Il rompete le righe sconcerta i vertici dell’esercito, sgomenta gli alleati. E divide il Governo. «La presenza dei nostri militari in Afghanistan è imprescindibile. Lasceremo il Paese solo quando saranno garantite le condizioni di sicurezza», puntualizza il ministro della Difesa, Ignazio La Russa. «Torneremo indietro – aggiunge il ministro della Difesa – quando avremmo concluso l’obiettivo della missione che è dare all’Afghanistan la possibilità di gestire autonomamente il territorio, consentendo condizioni di sicurezza non solo in Afghanistan, ma anche per quella parte del mondo che vuole combattere il terrorismo. L’esatto opposto di quanto esternato dal Senatur. La Russa s’avventura in una riflessione psicoanalitica: ritirare le truppe italiane dall’Afghanistan? «Se pensassimo da papà, come ha fatto Bossi, questo sarebbe il primo sentimento.
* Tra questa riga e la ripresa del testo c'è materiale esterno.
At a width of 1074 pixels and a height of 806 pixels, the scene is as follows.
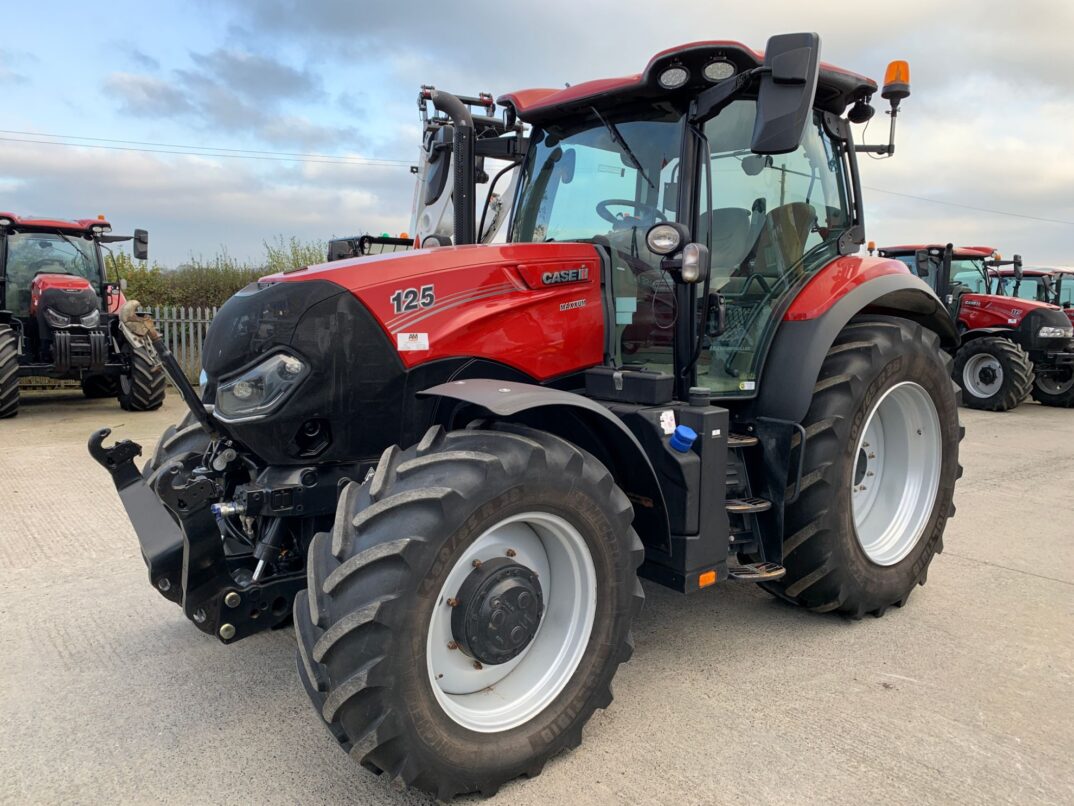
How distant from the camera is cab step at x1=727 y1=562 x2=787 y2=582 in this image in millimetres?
3098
Ma se parliamo da ministri sappiamo che quello che stanno facendo i nostri ragazzi in Afghanistan è un compito importante,imprescindibile, irrinunciabile», dice il titolare della Difesa.

In trincea scende anche Renato Brunetta: «In Afghanistan si gioca anche la nostra libertà», ecco perché «non sono affatto d’accordo con il collega Bossi», dichiara il ministro della Pubblica Amministrazione. Silente il titolare della Farnesina. Ma Franco Frattini aveva consegnato il suo bellicoso pensiero al Corriere della Sera: contro quella che «è visibilmente un’escalation», «aumenteremo i Predator e la copertura dei Tornado, in funzione non solo di ricognizione, ma anche di vera e propria copertura», afferma il ministro degli Esteri. Rafforzare la nostra presenza sul campo (e in cielo). L’esatto opposto di quanto sostenuto dal ministro Bossi.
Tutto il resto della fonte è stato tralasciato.